Petrol prices are starting to rise across the country, with a peak price of $2.12 displayed at inner-city petrol stations in Sydney.
But the average price is sitting at $1.68 and motorists can still find fuel for as little as $1.54 a litre, amounting to a 58-cent difference between the cheapest and most expensive fuel.
Compare The Market energy expert Chris Ford said Sydney’s upwards phase of its fuel cycle was just beginning and a new cycle could be imminent for Brisbane and Melbourne.
There’s a 38-cent difference between the cheapest and most expensive fuel in Melbourne and an 18-cent difference across peak prices and low prices in Brisbane.
Mr Ford said servos commonly hiked prices ahead of public holidays.
“But after four weeks of prices falling, many retailers are choosing to delay increasing their prices,” Mr Ford said.
For people travelling over the holiday period, he recommended filling up before heading home to avoid higher prices on their return.
He also said petrol stations in high-traffic areas, such as arterial roads, often charged more, and urged consumers to hunt around for cheaper offers.
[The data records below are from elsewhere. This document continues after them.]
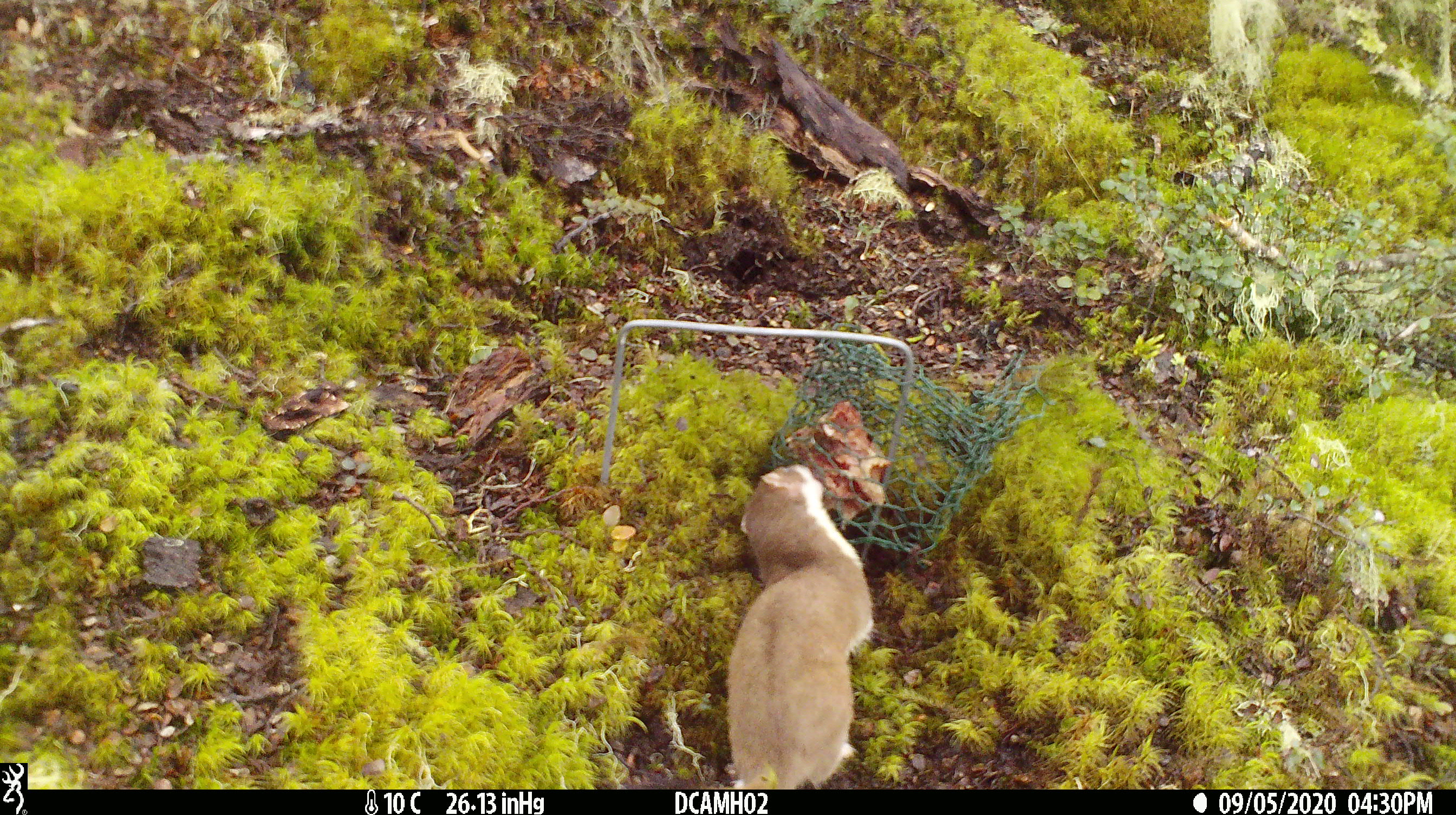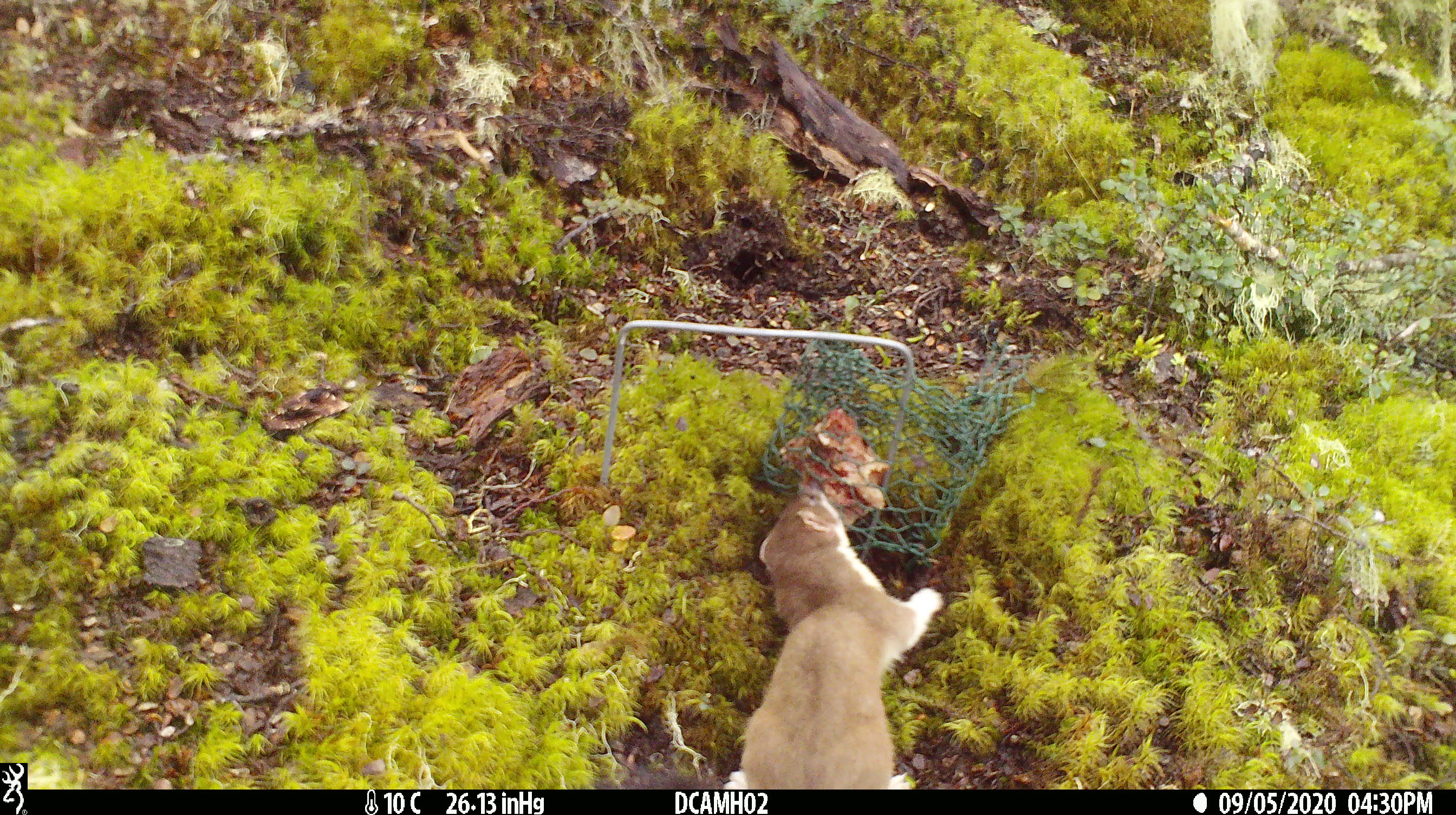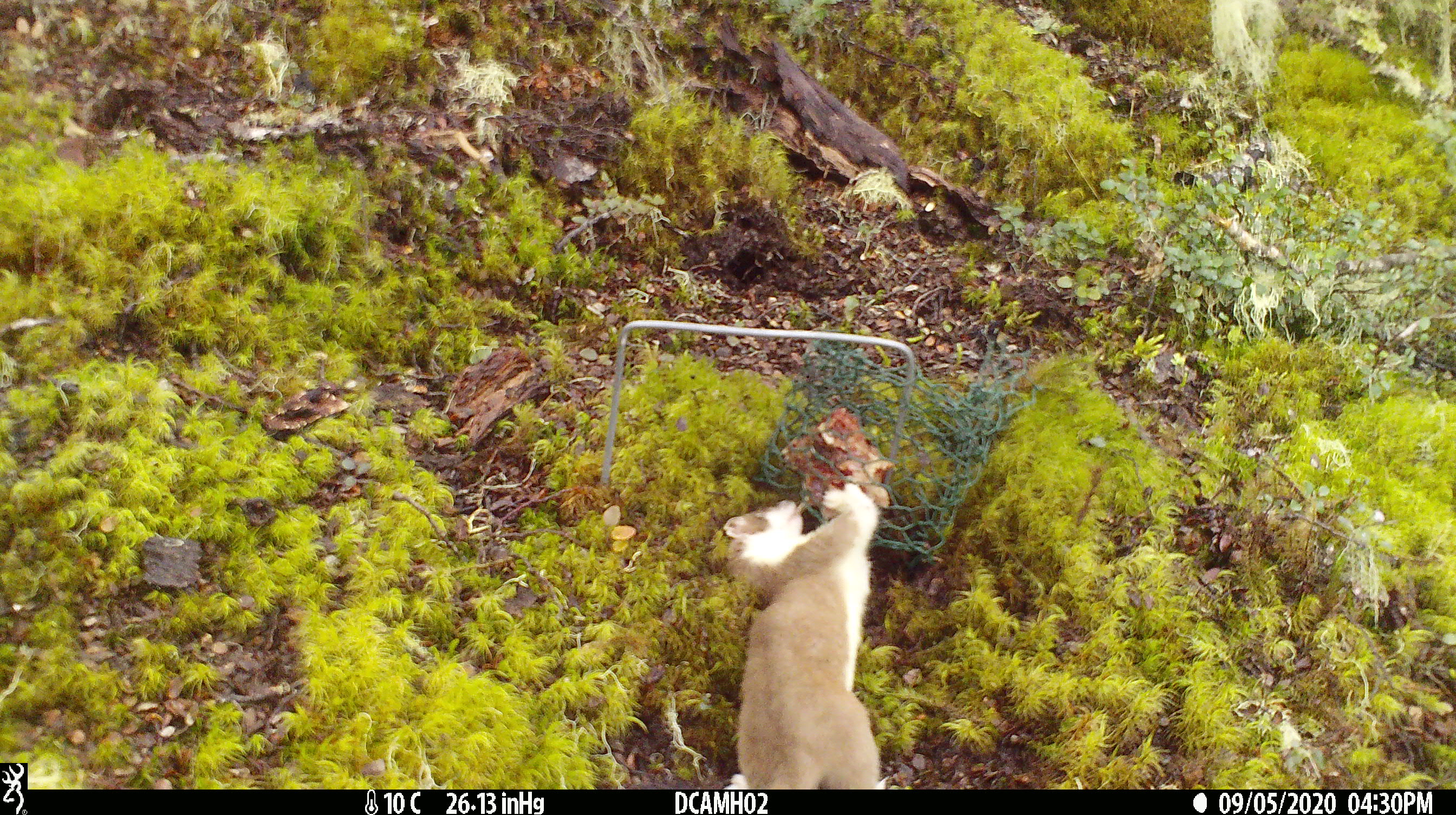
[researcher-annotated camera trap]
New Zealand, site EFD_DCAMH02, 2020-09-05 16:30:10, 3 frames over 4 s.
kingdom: Animalia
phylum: Chordata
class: Mammalia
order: Carnivora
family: Mustelidae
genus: Mustela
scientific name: Mustela erminea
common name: stoat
NRMA spokesman Peter Khoury said oil prices were falling, allowing petrol prices to moderate from the $2-a-litre highs seen in mid-2022.
“Finding the cheapest fuel around and filling up now while prices have bottomed out could help a family driving a standard family sedan as much as $30 on a tank of fuel and among skyrocketing inflation that will go a long way to helping families,” Mr Khoury said.
Average petrol prices vary markedly across the major cities, with motorists paying around $1.80 a litre in Hobart, $1.77 a litre in Canberra and 1.74 a litre in Adelaide.
Motorists in Brisbane, Darwin and Melbourne are also paying above $1.70 a litre, on average, while Perth drivers are looking at prices under $1.70 a litre.